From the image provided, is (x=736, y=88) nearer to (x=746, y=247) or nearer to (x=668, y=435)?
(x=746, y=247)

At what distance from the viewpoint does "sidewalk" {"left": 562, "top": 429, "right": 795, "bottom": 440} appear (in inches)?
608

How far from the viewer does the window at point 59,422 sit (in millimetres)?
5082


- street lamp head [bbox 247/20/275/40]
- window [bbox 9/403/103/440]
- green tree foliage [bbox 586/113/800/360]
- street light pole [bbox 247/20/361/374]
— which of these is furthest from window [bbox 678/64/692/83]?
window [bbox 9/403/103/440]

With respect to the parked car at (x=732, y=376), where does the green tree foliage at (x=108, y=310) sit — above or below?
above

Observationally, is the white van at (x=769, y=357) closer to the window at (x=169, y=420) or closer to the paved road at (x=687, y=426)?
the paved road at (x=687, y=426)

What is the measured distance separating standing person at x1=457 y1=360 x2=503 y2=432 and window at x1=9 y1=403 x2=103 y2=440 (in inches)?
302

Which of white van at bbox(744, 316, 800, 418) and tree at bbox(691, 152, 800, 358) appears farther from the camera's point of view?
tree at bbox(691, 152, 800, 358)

####################

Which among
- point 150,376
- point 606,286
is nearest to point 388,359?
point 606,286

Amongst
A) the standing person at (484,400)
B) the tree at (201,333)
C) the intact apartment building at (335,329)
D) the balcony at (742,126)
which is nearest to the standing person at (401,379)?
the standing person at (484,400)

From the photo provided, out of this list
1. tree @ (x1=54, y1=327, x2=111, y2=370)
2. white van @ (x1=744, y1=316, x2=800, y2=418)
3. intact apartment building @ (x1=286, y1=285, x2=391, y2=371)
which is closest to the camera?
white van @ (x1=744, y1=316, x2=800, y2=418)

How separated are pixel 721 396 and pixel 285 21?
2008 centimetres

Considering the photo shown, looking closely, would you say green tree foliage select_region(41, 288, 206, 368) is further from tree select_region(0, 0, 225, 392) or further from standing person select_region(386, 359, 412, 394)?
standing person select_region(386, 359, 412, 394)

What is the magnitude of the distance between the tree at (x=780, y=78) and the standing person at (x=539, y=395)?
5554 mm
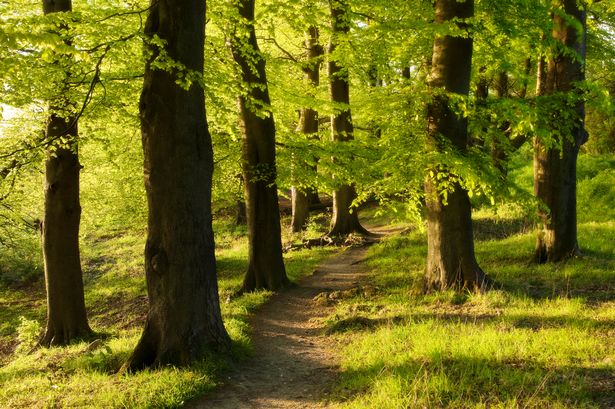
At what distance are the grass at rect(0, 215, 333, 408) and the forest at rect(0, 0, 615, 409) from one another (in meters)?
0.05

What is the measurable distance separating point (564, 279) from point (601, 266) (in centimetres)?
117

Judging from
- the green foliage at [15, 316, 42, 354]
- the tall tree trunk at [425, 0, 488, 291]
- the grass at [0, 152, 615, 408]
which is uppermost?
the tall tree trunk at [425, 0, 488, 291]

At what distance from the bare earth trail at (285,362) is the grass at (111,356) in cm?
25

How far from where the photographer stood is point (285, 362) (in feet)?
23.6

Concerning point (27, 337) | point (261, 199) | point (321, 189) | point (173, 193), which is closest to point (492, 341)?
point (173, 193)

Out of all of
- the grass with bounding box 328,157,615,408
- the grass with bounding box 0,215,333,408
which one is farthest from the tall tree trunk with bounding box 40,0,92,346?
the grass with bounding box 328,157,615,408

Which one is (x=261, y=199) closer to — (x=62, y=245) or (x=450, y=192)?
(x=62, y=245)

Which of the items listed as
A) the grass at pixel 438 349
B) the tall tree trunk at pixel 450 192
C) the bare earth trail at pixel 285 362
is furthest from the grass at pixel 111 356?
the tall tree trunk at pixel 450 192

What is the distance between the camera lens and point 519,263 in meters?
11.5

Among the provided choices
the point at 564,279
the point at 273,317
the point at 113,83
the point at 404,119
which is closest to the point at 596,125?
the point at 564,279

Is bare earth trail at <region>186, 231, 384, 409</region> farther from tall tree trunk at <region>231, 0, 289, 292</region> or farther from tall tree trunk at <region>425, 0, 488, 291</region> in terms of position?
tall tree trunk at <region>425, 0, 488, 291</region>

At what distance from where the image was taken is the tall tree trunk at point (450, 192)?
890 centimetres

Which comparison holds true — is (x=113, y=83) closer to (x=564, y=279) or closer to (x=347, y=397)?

####################

Which lines in the two blocks above contain the word "meters"? Copy each of them in full.

At what distance are the grass at rect(0, 215, 333, 408) and the forest at rect(0, 0, 615, 409) from one another (in meters)?
What is the distance between the camera lens and point 519,263 in meters?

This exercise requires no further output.